There's no bundled zip file that you can download like in other courses, however you can find the videos at http://ia700300.us.archive.org/15/items/MITRES18_006F10/

Quick wget script to download everything from that directoy:

    wget -erobots=off -Pvideos --random-wait 1 -nH -nd -N -r -l 1 "http://ia700300.us.archive.org/15/items/MITRES18_006F10/"
And then just download the study materials from http://ocw.mit.edu/resources/res-18-006-calculus-revisited-f...


Awesome! A great refresher. {nostalgic of the simpleness of life back in highschool...study and learn}


Hope this is how the future of education looks like. Curses like these are too valuable to be locked in the ivory towers of ivy league schools. Kudos to MIT for releasing it and hope many other premier schools follow this lead.


Do you think releasing stuff like this might be bad for the university since the students have the possibility to learn without actually enrolling, thus depriving the university of some potentially good students?

Or is the effect opposite - good word, good press, good marketing.

#### Dataset records:

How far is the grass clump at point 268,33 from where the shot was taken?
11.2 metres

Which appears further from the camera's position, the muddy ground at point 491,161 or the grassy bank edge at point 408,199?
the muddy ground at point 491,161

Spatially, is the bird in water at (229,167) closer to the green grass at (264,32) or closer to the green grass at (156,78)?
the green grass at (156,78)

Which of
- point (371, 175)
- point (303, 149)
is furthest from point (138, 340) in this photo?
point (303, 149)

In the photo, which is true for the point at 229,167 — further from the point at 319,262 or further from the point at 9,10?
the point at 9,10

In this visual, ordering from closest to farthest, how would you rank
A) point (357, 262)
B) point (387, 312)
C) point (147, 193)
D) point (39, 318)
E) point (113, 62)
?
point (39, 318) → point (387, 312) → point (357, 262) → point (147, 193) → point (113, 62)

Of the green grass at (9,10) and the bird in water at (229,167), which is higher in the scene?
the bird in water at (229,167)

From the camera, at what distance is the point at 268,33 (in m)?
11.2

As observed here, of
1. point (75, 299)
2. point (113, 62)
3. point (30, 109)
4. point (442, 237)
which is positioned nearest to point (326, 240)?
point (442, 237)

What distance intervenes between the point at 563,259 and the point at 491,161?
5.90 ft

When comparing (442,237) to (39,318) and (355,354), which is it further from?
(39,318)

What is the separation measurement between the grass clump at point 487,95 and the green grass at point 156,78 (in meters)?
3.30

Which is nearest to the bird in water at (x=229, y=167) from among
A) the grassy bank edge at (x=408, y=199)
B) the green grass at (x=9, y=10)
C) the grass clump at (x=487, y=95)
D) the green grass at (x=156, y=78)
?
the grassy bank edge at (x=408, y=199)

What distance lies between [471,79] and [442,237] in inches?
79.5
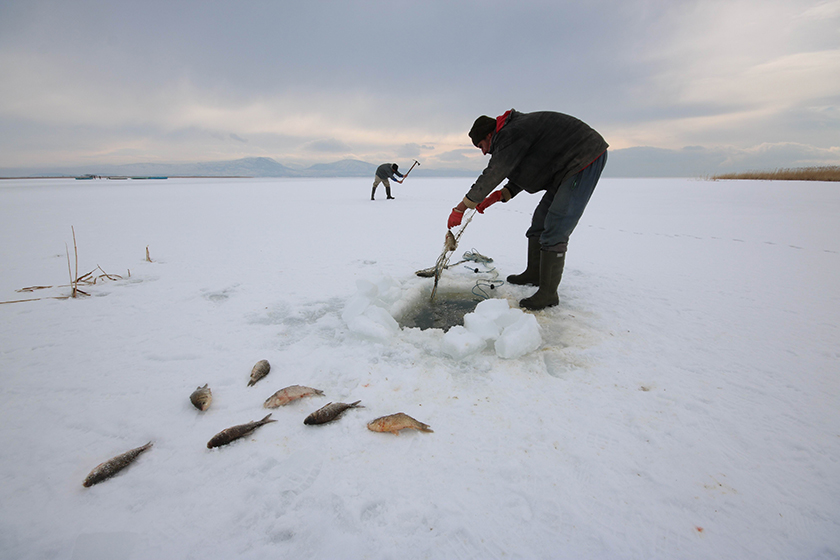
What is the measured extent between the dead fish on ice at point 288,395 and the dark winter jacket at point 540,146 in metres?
1.69

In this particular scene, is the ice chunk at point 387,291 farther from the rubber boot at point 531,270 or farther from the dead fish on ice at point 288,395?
the rubber boot at point 531,270

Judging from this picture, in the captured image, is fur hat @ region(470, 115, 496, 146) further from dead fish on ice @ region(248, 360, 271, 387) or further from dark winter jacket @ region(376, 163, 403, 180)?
dark winter jacket @ region(376, 163, 403, 180)

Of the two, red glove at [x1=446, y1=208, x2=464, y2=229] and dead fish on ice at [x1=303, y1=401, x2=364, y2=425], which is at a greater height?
red glove at [x1=446, y1=208, x2=464, y2=229]

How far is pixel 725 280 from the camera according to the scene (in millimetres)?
3391

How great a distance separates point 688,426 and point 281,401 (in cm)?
188

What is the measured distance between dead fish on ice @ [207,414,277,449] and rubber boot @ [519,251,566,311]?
6.86 feet

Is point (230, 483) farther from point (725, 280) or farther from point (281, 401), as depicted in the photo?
point (725, 280)

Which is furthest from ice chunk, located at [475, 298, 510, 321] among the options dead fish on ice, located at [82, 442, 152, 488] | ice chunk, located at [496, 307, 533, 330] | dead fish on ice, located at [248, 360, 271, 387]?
dead fish on ice, located at [82, 442, 152, 488]

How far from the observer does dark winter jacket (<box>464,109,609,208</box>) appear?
2.44 m

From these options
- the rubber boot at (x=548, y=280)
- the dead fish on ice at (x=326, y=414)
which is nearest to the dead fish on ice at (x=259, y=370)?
the dead fish on ice at (x=326, y=414)

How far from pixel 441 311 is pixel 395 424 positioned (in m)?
1.49

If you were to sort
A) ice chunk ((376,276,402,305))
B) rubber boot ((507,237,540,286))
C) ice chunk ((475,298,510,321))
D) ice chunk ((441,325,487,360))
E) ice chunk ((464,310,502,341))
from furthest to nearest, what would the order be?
rubber boot ((507,237,540,286)) < ice chunk ((376,276,402,305)) < ice chunk ((475,298,510,321)) < ice chunk ((464,310,502,341)) < ice chunk ((441,325,487,360))

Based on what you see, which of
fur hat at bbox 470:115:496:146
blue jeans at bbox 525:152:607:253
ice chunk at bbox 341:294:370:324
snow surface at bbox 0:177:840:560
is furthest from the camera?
fur hat at bbox 470:115:496:146

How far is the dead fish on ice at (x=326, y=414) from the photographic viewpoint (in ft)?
4.83
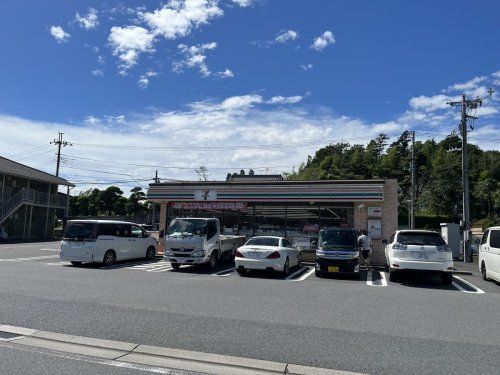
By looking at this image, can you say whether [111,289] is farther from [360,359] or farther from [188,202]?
[188,202]

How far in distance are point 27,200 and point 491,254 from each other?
122 ft

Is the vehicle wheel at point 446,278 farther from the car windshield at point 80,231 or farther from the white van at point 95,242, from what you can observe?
the car windshield at point 80,231

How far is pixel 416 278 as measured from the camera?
A: 15453mm

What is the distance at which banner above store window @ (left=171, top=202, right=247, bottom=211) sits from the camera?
22.5 m

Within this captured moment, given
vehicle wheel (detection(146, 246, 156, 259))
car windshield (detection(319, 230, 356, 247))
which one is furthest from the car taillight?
vehicle wheel (detection(146, 246, 156, 259))

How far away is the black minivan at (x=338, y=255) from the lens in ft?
48.5

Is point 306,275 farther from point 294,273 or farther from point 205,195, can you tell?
point 205,195

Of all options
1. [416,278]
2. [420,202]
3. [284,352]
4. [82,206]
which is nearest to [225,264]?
Result: [416,278]

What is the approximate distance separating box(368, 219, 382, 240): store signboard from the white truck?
288 inches

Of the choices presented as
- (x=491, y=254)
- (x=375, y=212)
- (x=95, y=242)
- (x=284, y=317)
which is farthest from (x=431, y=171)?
(x=284, y=317)

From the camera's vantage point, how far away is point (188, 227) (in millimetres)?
16734

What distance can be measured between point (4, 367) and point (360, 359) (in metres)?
4.44

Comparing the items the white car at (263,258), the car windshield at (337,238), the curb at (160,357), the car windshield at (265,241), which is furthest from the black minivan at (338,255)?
the curb at (160,357)

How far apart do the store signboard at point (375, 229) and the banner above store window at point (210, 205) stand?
6.25 meters
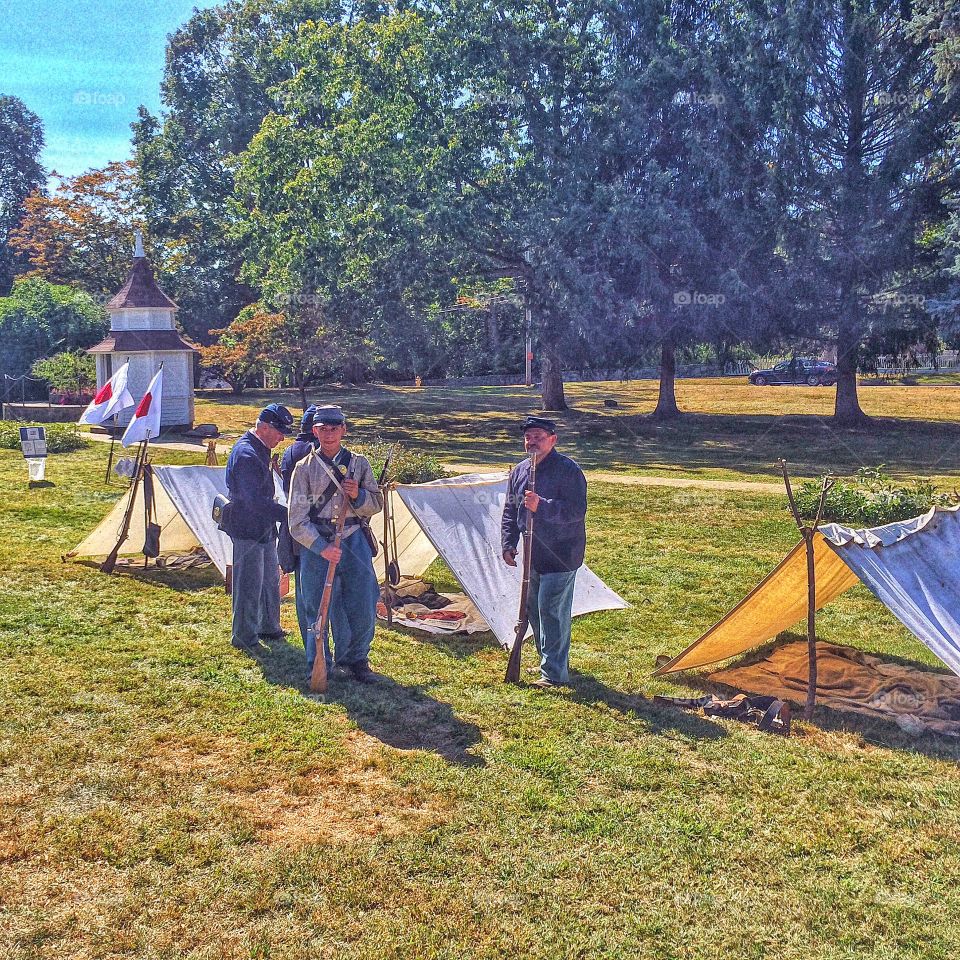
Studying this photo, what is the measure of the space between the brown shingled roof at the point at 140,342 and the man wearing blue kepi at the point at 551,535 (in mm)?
22622

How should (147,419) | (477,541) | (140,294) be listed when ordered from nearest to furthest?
1. (477,541)
2. (147,419)
3. (140,294)

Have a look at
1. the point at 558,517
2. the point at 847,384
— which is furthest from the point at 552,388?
the point at 558,517

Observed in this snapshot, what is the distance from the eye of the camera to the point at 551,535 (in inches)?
291

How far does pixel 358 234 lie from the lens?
3094 cm

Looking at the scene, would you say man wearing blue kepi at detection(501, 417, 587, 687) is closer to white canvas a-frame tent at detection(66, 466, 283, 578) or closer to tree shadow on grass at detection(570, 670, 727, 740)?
tree shadow on grass at detection(570, 670, 727, 740)

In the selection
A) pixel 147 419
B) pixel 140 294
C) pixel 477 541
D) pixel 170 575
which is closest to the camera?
pixel 477 541

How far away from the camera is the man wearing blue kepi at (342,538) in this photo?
712 centimetres

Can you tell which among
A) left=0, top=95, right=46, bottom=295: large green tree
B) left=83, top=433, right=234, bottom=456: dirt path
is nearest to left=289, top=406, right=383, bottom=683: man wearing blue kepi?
left=83, top=433, right=234, bottom=456: dirt path

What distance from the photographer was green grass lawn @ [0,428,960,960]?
4.36m

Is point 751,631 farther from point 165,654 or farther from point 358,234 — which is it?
point 358,234

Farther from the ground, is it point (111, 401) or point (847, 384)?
point (847, 384)

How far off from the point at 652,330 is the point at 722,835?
2497 centimetres

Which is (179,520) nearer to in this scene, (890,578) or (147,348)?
(890,578)

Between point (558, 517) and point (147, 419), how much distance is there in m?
7.14
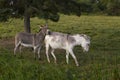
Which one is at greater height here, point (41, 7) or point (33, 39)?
point (41, 7)

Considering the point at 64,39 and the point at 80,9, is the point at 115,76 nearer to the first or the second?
the point at 64,39

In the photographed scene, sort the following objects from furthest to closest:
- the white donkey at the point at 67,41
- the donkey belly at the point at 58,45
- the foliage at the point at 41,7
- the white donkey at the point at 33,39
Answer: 1. the foliage at the point at 41,7
2. the white donkey at the point at 33,39
3. the donkey belly at the point at 58,45
4. the white donkey at the point at 67,41

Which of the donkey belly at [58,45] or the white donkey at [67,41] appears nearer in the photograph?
the white donkey at [67,41]

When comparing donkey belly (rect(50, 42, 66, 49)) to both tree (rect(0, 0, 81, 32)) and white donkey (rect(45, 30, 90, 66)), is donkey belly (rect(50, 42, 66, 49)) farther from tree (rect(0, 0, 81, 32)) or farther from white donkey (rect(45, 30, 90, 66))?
tree (rect(0, 0, 81, 32))

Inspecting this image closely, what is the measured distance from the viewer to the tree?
59.1 feet

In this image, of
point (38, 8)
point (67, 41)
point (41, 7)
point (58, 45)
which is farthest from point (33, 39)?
point (41, 7)

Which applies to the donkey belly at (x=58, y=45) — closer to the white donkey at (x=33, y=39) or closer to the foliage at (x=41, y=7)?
the white donkey at (x=33, y=39)

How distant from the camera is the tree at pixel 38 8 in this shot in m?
18.0

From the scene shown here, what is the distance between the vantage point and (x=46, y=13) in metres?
17.9

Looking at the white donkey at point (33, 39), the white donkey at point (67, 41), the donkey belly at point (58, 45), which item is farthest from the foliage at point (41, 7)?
the donkey belly at point (58, 45)

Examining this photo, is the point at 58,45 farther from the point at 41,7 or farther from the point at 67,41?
the point at 41,7

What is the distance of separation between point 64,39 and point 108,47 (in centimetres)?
631

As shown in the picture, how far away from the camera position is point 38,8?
1819cm

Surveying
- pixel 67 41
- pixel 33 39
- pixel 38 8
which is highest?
pixel 38 8
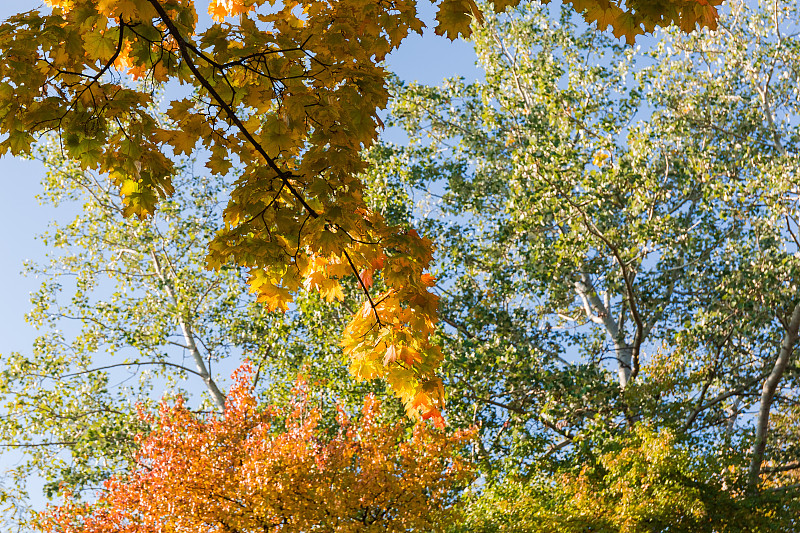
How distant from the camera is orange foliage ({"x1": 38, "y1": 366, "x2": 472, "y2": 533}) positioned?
284 inches

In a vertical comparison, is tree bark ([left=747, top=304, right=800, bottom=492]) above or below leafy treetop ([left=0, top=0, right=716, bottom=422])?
above

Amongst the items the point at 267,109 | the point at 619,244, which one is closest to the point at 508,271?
the point at 619,244

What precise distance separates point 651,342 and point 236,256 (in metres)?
9.81

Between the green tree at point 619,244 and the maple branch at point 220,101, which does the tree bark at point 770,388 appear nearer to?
the green tree at point 619,244

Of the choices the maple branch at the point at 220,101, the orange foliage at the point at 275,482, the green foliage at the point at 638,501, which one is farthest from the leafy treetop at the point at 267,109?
the orange foliage at the point at 275,482

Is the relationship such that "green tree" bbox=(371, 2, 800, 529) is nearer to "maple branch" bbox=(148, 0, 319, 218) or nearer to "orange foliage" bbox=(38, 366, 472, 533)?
"orange foliage" bbox=(38, 366, 472, 533)

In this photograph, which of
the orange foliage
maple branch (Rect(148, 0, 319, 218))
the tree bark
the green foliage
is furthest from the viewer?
the tree bark

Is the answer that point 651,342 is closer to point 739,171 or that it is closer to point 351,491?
point 739,171

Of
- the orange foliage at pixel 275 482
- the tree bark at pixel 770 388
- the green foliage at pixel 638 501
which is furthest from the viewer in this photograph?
the tree bark at pixel 770 388

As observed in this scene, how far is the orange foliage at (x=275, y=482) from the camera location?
284 inches

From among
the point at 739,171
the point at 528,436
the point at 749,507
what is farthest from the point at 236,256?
the point at 739,171

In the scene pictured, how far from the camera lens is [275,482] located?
725 centimetres

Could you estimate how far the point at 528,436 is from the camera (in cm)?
927

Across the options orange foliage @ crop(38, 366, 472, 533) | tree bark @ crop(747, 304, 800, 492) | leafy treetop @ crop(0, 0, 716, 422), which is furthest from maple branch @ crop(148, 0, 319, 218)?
tree bark @ crop(747, 304, 800, 492)
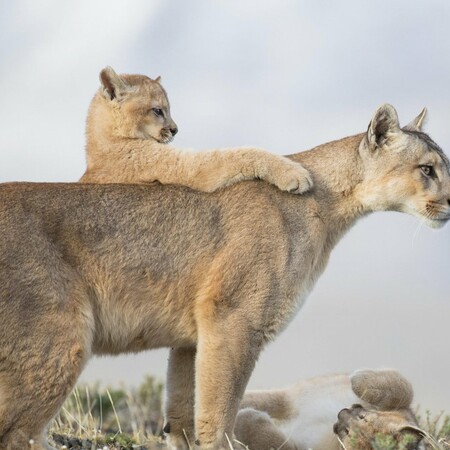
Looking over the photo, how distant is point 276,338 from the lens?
8.96 metres

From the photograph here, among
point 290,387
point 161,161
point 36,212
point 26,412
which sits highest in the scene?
point 161,161

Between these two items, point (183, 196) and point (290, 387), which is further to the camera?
point (290, 387)

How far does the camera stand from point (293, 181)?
9227 millimetres

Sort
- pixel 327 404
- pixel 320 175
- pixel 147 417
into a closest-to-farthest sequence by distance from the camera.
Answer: pixel 320 175
pixel 327 404
pixel 147 417

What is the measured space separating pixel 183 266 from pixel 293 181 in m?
1.29

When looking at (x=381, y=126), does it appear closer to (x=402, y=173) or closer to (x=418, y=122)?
(x=402, y=173)

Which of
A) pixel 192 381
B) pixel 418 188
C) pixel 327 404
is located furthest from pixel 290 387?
pixel 418 188

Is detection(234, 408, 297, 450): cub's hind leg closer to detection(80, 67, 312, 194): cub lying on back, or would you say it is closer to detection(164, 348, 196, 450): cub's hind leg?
detection(164, 348, 196, 450): cub's hind leg

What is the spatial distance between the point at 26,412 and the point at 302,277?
8.84ft

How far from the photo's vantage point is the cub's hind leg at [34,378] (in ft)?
25.6

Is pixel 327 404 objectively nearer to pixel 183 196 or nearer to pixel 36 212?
pixel 183 196

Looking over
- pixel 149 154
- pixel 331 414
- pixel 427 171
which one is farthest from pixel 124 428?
pixel 427 171

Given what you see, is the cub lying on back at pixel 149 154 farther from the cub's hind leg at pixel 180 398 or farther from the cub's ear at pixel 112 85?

#### Prompt 1:
In the discussion of MIT's free calculus videos, reproduce the passage from "And then just" up to and including "press, good marketing.".
#### Prompt 2:
Write what comes next in the discussion of MIT's free calculus videos, picking up after its final sentence.

#### Exercise output 1:
And then just download the study materials from http://ocw.mit.edu/resources/res-18-006-calculus-revisited-f...


Awesome! A great refresher. {nostalgic of the simpleness of life back in highschool...study and learn}


Hope this is how the future of education looks like. Curses like these are too valuable to be locked in the ivory towers of ivy league schools. Kudos to MIT for releasing it and hope many other premier schools follow this lead.


Do you think releasing stuff like this might be bad for the university since the students have the possibility to learn without actually enrolling, thus depriving the university of some potentially good students?

Or is the effect opposite - good word, good press, good marketing.

#### Exercise output 2:
Or, maybe I am completely of track and one has nothing to do with the other?


Don't think it matters. The information has never really been locked away, and the value added by the university environment (personal contact with top lecturers, working closely with like minded students, formal qualification, the chance to meet all sorts of cool people) is still enough to draw students.

It's a dry old world if you only focus on access to the material.


Right now in the USA I have to imagine there is actually a glut of students. While many of them really do want to learn, I would argue a great majority are enrolled in college because "that's what they're supposed to do." I don't think an institution like MIT is at any risk of running out of potential students any time soon.


Well, most (all?) public universities let you check out books from their libraries without being enrolled. And many professors will let you sit in on lectures if you're polite and not a disturbance. So in that sense it's been possible to 'mooch free learning' off of universities for some time.

But this takes away the barrier of having to actually visit a campus. I think of it as 'freemium' marketing, but for academia.


> So in that sense it's been possible to 'mooch free learning' off of universities for some time.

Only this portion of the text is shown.